Background. In 1950, 1954, and 1956, amendments were adopted to the Social Security Act allowing states to enter into voluntary agreements with the Social Security Administration in order to elect coverage for their public employees. These amendments also permitted states that had entered into such agreements to elect to withdraw from the program. In 1983, Congress removed the authority for states and localities to withdraw from the program, but retained their ability to voluntarily participate in the program. Additionally, in 1990 Congress mandated Social Security coverage for all state and local employees not covered by a qualified public pension plan.
Discussions are under way between the Congress and the Administration to find solutions to the pending fiscal crisis forecast for the Social Security program in the next 25 years. It has been estimated that by 2032 the Social Security Trust Fund will become insolvent when benefit payments begin to exceed revenues taken in through the payroll tax.
According to the General Accounting Office (GAO), approximately 70 percent of state and local government employees are now covered by Social Security. Those states with the fewest amounts of public employees covered by Social Security include Ohio, Massachusetts, Louisiana, Colorado, Nevada, Alaska, Maine, California, Illinois, and Texas. It is estimated that five million state and local public employees are not currently covered by Social Security. According to GAO, mandating coverage to all newly hired state and local government employees would extend the solvency of the Trust Fund for only an additional two years.
Mandating Social Security coverage for state and local government employees will generate significant fiscal demands. These concerns would primarily focus upon:
- The history of the Social Security system, and its provisions involving state and local employees. Many public retirement systems in non-covered states have designed their plans in reliance on the current exclusion and are structured and funded on that basis.
- State and local governments will incur sharp payroll cost increases that will necessitate an increase in taxes, a reduction in government services, or some combination of the two.
- Some non-covered states provide a constitutional guarantee for public plan retirement benefits. They would be prohibited from adjusting their state plans to maintain a consistent level of benefits upon integration of Social Security coverage.

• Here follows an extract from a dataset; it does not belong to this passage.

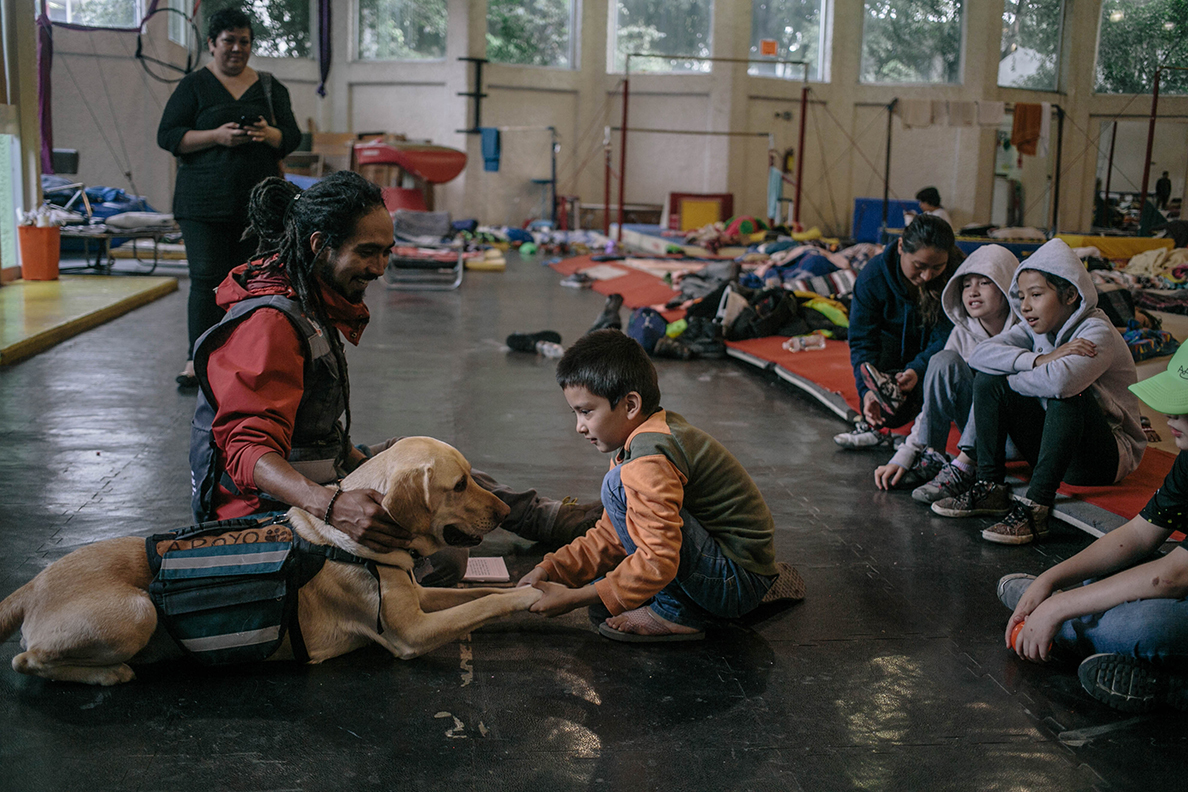 An emotional support dog, Toboggan, visits children in a shelter for those displaced by the earthquake in Mexico City's neighborhood of Santa Cruz Atoyac. According to officials, at least 500 homes in the city are condemned although the numbers are still climbing. (Photo by Meghan Dhaliwal for Direct Relief)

- Cost increases would particularly affect currently non-covered public safety retirement plans and the bridge payments that are made to their many early retirees.
In 1983, the Congress also adopted the "Windfall Elimination Provision" and the "Government Pension Offset" to protect against inequities resulting from non-covered public employees eligible to receive full Social Security benefits based upon previous work experience in the private sector, or from benefits received based upon an employee's status as a spouse or widower. The Windfall Elimination Provision would reduce the multiplication factor used to calculate the average monthly benefit, while the Government Pension Offset would invoke a two-thirds reduction on benefits received as either a spouse or widower.

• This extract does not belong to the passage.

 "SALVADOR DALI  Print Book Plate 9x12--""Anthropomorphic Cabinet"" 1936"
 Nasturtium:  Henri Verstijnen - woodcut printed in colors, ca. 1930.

The Government Finance Officers Association (GFOA) supports current law, which permits state and local governments to voluntarily participate in Social Security. This allows states and localities to design, administer and finance retirement plans that best meet the needs of their employees and employment policies.
Mandatory coverage of the estimated five million current non-covered state and local government employees has been proposed as one element of overall Social Security reform. Adoption of such a mandate would require major alterations in current state and local retirement plans in exchange for uncertain benefits. GFOA opposes mandatory Social Security coverage for state and local government employees as a component of Social Security reform.